A ORDEM DIACRÔNICA NUMA VISÃO PÓS-ESTRUTURALISTA

Natanael Vieira de Souza

A algum tempo atrás o Prof. Ms. Rubens Lacerda fez a seguinte exposição no quadro negro do de uma sala de aula no curso de HISTÓRIA:

PRÉ-HISTÓRIA HISTÓRIA (Idade antiga) IDADE MÉDIA IDADE MODERNA IDADE CONTEMPORÂNEA
6 Bilhões de anos a.c. surge o planeta TERRA. 4500 anos a.C. surge a escrita.
-Nascimento de Cristo. 476 d.C. Queda do império romano ocidental. 1453 d.C. Queda do império romano do oriente ou fim da guerra dos cem anos ocorrida entre Inglaterra e França. 1789 d.C.
-Revolução Francesa
-Tempo atual 2011


Ao término da exposição, pediu para que escrevêssemos um texto analisando esta ordem diacrônica. Lembrei-me que esta ordem, com raras exceções faz parte do nosso dia a dia e nos chega como se fora uma ordem "natural" estabelecida, cristalizada, basta observarmos, entre outras coisas, a grade das instituições de ensino, os livros didáticos e as práticas docentes, seja no ensino fundamental, médio, ou seja, nas práticas docentes (alguns professores) das universidades, impregnando o pensamento da "clientela" destas instituições, desta lógica homogênea de ver a história de forma contínua e arborescente, que resulta deste diacronismo "histórico" das várias correntes ideológicas advindas do pensamento iluminista que permeia e "norteia", também as práticas de ensino.
========================================
> TAREFA
Escreva a continuação do texto sobre a ordem diacrônica da história a partir da última frase, que fala do pensamento iluminista que também "norteia" as práticas de ensino.
========================================
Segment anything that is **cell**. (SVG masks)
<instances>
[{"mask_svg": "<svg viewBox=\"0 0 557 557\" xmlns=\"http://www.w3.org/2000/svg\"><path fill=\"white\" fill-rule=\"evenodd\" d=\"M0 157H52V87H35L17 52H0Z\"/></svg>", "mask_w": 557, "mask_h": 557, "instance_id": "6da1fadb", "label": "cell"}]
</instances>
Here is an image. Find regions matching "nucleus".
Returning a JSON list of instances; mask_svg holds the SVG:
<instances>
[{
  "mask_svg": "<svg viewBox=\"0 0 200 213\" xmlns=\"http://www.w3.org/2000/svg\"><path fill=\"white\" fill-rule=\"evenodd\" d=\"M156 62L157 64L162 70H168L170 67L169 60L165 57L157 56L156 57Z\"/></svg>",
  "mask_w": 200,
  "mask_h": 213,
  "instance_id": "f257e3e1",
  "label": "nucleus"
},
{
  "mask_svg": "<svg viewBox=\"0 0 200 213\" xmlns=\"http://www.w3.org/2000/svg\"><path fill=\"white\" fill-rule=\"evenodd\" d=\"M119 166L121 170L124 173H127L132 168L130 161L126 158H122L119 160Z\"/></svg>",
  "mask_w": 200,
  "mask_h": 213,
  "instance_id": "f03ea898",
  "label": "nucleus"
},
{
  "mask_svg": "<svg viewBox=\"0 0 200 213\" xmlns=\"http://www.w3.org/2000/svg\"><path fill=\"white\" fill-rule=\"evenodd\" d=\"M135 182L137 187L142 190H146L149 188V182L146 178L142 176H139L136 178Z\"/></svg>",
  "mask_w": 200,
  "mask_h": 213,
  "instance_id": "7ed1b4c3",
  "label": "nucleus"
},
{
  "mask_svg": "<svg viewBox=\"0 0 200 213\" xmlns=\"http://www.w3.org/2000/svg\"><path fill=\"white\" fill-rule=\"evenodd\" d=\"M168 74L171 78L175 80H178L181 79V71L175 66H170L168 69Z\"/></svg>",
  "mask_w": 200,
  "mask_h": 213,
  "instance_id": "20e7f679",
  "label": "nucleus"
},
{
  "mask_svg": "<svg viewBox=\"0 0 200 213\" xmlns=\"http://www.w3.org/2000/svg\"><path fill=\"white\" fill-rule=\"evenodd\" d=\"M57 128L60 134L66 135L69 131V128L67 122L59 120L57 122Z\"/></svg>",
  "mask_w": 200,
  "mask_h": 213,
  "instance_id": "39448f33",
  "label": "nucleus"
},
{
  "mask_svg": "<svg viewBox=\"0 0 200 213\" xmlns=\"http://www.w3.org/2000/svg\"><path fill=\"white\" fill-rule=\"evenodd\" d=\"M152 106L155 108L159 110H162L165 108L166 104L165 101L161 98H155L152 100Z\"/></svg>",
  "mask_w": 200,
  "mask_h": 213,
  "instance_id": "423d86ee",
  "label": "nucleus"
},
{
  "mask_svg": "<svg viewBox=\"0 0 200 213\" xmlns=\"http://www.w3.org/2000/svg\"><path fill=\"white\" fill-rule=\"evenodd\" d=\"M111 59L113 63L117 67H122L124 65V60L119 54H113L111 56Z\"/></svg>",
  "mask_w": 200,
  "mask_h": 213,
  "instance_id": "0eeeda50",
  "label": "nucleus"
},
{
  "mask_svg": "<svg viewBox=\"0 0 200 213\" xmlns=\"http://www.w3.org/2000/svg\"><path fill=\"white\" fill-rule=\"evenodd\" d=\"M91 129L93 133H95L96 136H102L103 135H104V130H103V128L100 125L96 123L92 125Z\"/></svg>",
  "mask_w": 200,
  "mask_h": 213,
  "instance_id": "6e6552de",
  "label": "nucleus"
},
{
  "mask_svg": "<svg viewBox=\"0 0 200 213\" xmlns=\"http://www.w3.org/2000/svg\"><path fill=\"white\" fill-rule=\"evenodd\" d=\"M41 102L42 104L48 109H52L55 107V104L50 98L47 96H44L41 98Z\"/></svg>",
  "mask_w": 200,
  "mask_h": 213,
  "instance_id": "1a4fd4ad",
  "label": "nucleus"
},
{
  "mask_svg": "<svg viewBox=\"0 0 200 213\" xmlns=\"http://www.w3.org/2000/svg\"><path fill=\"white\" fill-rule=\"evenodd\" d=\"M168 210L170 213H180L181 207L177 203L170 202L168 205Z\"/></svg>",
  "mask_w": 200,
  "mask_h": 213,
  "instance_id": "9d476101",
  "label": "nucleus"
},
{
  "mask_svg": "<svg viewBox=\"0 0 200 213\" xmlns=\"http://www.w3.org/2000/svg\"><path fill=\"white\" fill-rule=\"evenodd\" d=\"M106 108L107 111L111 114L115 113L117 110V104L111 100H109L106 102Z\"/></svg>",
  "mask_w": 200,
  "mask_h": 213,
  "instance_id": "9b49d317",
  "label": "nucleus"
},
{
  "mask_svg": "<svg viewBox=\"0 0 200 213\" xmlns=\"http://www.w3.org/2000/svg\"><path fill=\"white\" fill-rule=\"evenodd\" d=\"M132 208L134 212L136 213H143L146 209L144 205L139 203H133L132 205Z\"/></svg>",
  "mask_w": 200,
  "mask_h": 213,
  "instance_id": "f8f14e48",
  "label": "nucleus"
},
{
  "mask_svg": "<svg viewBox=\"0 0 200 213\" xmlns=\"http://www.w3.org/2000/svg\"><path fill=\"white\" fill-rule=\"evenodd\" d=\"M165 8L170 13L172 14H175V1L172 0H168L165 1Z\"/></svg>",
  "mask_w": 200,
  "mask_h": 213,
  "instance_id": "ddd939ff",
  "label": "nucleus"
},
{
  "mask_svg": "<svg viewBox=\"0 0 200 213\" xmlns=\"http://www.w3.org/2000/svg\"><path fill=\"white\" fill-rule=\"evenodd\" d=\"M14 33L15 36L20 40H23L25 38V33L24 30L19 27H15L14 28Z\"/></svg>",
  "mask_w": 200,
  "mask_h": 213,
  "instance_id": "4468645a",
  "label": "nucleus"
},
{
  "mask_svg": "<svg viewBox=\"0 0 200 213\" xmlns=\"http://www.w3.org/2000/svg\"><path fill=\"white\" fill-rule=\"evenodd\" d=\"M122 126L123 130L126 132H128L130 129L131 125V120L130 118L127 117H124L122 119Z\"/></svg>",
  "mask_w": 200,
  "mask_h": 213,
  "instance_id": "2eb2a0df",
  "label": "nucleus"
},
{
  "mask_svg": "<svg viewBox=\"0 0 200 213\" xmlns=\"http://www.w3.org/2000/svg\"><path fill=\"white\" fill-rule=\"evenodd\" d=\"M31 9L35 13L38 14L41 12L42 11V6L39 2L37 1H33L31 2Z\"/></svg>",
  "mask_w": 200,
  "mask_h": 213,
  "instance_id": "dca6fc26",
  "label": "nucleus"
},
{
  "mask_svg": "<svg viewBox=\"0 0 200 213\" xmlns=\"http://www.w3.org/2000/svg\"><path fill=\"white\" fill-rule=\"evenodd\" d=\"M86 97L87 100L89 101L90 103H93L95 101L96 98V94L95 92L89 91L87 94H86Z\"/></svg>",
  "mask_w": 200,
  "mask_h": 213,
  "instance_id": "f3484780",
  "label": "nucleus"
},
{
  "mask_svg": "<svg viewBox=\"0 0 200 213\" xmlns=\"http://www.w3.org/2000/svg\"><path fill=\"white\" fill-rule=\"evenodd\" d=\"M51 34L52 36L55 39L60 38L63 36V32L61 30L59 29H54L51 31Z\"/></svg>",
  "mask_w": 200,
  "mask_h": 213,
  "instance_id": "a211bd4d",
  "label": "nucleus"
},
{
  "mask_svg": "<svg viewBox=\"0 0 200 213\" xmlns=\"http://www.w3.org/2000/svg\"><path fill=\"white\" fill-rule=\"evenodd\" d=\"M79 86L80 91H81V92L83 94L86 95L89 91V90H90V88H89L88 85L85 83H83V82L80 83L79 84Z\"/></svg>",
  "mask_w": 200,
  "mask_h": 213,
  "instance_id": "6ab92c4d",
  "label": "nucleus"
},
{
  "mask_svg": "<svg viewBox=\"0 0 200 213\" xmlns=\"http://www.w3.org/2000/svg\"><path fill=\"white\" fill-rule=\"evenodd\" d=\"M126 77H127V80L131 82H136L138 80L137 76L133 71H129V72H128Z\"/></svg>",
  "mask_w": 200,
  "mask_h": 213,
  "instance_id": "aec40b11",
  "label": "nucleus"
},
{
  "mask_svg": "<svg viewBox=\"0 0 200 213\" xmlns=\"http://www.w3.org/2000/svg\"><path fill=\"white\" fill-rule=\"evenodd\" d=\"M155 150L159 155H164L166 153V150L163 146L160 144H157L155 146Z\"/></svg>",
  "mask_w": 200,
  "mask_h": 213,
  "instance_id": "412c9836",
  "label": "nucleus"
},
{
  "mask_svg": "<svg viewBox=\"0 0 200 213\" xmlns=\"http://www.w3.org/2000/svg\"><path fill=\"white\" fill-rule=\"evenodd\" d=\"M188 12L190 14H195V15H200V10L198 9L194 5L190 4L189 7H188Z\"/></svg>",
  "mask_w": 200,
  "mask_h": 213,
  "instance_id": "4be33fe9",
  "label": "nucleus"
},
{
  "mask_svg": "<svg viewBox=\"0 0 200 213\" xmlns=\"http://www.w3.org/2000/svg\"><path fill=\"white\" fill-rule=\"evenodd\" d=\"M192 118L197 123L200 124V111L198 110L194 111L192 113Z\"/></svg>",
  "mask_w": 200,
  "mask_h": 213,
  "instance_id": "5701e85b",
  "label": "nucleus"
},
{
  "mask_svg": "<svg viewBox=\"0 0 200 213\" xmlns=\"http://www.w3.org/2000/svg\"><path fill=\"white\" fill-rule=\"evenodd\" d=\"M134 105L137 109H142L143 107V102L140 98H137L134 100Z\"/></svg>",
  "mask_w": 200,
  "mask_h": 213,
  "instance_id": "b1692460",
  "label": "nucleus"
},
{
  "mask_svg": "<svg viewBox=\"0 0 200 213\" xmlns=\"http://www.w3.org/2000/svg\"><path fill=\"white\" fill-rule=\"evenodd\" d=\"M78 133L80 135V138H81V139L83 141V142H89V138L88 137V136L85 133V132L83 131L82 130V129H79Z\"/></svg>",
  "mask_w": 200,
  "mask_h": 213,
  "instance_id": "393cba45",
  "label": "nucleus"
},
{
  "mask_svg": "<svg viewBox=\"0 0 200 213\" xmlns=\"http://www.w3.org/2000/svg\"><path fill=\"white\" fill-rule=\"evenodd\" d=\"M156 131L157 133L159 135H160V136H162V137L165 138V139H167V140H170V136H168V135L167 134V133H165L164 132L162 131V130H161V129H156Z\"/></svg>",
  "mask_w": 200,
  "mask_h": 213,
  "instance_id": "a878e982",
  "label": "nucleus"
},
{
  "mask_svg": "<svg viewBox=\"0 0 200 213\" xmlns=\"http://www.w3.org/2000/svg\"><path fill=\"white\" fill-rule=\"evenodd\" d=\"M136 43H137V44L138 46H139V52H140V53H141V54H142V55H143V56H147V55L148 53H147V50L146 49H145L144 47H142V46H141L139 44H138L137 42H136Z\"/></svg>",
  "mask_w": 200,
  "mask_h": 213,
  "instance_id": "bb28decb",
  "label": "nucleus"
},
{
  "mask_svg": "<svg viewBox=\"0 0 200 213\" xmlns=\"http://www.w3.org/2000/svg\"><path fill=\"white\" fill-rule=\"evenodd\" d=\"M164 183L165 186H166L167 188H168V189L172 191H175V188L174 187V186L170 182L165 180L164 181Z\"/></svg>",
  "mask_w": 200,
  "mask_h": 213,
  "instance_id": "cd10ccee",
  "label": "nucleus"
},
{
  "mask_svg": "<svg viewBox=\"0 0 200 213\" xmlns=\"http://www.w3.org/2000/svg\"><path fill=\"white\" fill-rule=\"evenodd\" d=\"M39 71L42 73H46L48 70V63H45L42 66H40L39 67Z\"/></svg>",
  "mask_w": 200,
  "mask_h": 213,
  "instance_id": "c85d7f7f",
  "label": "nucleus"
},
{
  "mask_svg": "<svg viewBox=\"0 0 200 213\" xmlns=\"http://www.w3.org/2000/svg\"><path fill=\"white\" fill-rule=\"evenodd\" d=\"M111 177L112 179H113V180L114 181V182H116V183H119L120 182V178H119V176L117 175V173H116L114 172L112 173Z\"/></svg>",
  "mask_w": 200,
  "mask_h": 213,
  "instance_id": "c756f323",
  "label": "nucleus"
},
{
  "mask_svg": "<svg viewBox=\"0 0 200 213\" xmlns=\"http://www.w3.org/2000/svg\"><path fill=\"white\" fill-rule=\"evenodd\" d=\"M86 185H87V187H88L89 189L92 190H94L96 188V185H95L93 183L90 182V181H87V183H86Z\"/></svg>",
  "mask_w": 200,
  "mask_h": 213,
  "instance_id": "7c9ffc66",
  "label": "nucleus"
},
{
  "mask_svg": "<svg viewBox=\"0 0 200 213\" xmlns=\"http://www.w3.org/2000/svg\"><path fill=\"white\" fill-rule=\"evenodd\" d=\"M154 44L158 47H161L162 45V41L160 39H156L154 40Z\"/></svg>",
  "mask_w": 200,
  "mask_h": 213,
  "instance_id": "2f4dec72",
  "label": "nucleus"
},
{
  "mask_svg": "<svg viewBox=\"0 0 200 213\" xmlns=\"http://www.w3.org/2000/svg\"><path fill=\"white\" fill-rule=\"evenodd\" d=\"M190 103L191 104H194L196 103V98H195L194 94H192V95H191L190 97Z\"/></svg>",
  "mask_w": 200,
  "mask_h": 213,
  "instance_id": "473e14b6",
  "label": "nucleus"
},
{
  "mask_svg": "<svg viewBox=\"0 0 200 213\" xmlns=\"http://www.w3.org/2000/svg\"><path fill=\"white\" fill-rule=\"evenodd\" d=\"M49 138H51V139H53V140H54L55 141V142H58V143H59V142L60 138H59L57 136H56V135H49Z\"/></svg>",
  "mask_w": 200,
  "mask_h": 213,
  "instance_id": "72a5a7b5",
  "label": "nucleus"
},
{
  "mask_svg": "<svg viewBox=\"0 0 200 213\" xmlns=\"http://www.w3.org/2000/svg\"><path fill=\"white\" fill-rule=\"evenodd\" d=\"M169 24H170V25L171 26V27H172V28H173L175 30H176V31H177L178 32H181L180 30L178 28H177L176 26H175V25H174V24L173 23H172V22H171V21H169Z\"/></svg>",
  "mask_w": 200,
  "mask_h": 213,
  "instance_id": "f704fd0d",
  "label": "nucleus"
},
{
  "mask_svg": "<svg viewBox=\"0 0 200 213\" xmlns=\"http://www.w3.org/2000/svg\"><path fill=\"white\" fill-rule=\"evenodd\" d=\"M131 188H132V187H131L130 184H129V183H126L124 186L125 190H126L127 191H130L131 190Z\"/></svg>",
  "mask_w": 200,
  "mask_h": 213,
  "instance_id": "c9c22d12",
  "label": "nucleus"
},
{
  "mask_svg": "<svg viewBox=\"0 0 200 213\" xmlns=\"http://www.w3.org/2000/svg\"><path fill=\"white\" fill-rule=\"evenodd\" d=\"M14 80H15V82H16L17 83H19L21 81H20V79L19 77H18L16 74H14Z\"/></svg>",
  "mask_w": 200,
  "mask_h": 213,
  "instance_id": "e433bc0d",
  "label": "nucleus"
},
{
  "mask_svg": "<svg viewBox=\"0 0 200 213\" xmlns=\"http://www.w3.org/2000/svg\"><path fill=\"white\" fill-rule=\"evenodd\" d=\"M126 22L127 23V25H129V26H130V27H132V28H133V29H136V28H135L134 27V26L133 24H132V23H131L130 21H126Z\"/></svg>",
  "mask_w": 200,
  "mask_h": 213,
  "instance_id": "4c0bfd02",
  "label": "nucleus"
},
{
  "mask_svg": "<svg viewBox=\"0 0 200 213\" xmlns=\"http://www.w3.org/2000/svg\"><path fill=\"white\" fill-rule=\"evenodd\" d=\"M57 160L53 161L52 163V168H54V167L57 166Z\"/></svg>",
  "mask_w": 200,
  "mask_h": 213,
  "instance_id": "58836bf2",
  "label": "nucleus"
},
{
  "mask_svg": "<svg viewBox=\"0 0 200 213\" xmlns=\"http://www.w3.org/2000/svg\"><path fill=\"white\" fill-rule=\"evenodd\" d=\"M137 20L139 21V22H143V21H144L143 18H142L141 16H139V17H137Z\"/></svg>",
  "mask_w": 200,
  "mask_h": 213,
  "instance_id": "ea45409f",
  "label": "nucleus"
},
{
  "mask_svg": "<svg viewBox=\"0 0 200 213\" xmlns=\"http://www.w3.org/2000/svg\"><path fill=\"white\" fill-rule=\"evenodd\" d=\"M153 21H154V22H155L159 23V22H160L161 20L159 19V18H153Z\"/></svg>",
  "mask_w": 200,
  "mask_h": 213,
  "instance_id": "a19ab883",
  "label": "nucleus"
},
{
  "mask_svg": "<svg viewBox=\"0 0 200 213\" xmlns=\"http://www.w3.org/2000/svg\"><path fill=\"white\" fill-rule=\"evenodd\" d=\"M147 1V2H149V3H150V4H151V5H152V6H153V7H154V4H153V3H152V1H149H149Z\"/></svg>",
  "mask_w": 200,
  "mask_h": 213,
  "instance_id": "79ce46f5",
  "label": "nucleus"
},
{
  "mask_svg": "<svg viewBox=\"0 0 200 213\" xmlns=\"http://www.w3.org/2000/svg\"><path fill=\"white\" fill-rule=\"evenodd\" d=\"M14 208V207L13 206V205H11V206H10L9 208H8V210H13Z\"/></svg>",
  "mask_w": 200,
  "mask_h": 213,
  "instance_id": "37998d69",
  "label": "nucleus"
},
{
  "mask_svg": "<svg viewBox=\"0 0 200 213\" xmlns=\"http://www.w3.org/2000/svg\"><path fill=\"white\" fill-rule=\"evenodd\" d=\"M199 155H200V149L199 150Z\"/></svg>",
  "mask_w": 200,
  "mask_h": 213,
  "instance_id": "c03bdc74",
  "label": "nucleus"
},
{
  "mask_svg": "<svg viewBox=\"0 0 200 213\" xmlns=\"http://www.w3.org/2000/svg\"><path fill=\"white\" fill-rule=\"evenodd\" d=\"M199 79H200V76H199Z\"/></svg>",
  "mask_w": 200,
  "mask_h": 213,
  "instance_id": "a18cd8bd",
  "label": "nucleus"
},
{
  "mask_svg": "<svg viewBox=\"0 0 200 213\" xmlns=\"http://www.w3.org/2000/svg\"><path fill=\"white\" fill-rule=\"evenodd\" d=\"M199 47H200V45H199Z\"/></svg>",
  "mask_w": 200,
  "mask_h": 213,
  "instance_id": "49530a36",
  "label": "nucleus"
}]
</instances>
========================================
> RESPOSTA DO EXERCÍCIO
A forma como somos levados a pensar a vida, os acontecimentos, os fatos, desde que nascemos, faz com que esta lógica da continuidade fique impregnada de forma tal, que quando somos levados a pensar de forma crítica, heterogênea e descontínua, padecemos as dores de não saber desconstruir; desconhecemos o uso do prefixo "des". Os efeitos de uma educação a-crítica faz com que tenhamos dificuldade em pensar no não óbvio, descobrir as sutilezas e nuances de uma educação que nos impede de fazer uma re-leitura que nos leva a fugir da mesmice, do decalque (Deleuze e Guattari).
Quero alertar-vos que escreverei este texto a partir da minha pouca experiência como acadêmico do 5º semestre no curso de história, postulante a educador, a saber, refletindo sobre o conteúdo dos textos apresentados nos semestres anteriores e nas reações diversas, minhas, dos meus colegas e alguns professores. Assim nos semestres anteriores foram nos apresentados textos dos mais diversos autores, porém entre estes autores estava um chamado, Keith Jenkins (A História Repensada) que nos leva a fazer uma reflexão sobre esta disciplina e quiçá sobre a vida. Nesta ocasião podíamos notar que havia um grande abismo que separava as "ideologias" contidas nos textos de outros autores e o que contém no texto de Jenkins, assim como podíamos notar a similaridade das "ideologias e práticas" de um grupo de professores que diferia das "ideologias e práticas" de um segundo grupo.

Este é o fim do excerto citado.